This week has been an extraordinary one, not only for Facebook chief Mark Zuckerberg and members of the US Congress but also for users of Facebook and other social networking platforms wherever they are in the world.

Indeed, it has been a week of revelation and food for considerable thought on a grand scale.

During two days, on April 10 and April 11, the Facebook co-founder and CEO appeared before members of the US Senate and Congress to answer questions about Facebook and how it handles the personal information of its users. These appearances follow news headlines for weeks about the Facebook / Cambridge Analytica data scandal and undercover reporting-driven disclosures about grave misuse of the personal data of millions of users.

Each session was around five hours; both were broadcast live on television and myriad social media channels, reaching a truly global audience. You can read transcripts of each session (Senate | Congress) if you want deep dives on (searchable) word-by-word accounts.

What can we make of this reality TV-type of event in the Trump age of soul-baring declarations, including apologies, by politicians and business celebrities? While it’s clear that what happened at Facebook regarding users’ personal data has caused widespread outrage at such an egregious breach of trust and ethics, will anything actually happen as a result of this?

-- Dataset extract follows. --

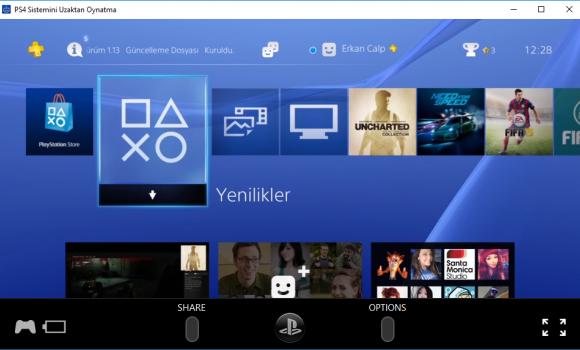 PS4 Remote Play Ekran Görüntüleri - 3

One thing that could be a catalyst is next month’s GDPR regulation in European Union law that spells the end for what the Harvard Business Review calls “the Internet’s Grand Bargain” on data protection and privacy:

[…] the U.S-based content industry largely has itself to blame for the EU’s draconian new rules, as well as those now being reconsidered at home. Internet companies have had over a decade to integrate basic data collection and use safeguards into their operations, including limiting the data they collect and adopting international information security standards. These efforts have mostly failed. Today nearly 40% of all cybersecurity incidents involve insiders, not hackers.

Regulation of Facebook (a point I speculated on in my post last month about the data scandal) is a topic that governments have started talking about more. In his session with congressmen on April 11, Mark Zuckerberg even suggested that regulation might be “inevitable” for Facebook and other such companies:

“The internet is growing in importance around the world in people’s lives and I think that it is inevitable that there will need to be some regulation,” he said.

Be sure that a debate on this and every related topic will be deep and wide in scope and scale, once it gets underway. When would that be? “Soon” :)

A Deal with the Devil

While we can be outraged at what Facebook has let happen, all of this is only one part of the picture. The other part concerns that group of people known as ‘users’ – the people who signed up to Facebook and use it as a means of connecting with others, sharing news and experiences, discovering new things and new friends, etc.

There are more than 2 billion such people worldwide. I’m one.

When it comes to data protection and privacy – that’s our data and our privacy – what role do we have in this sorry saga? When it comes to agreeing the rules of the game – terms and conditions of use, agreeing to privacy policies, cookies, data sharing, it’s a long list – what’s our responsibility before we hit that ‘Sign me up!’ button?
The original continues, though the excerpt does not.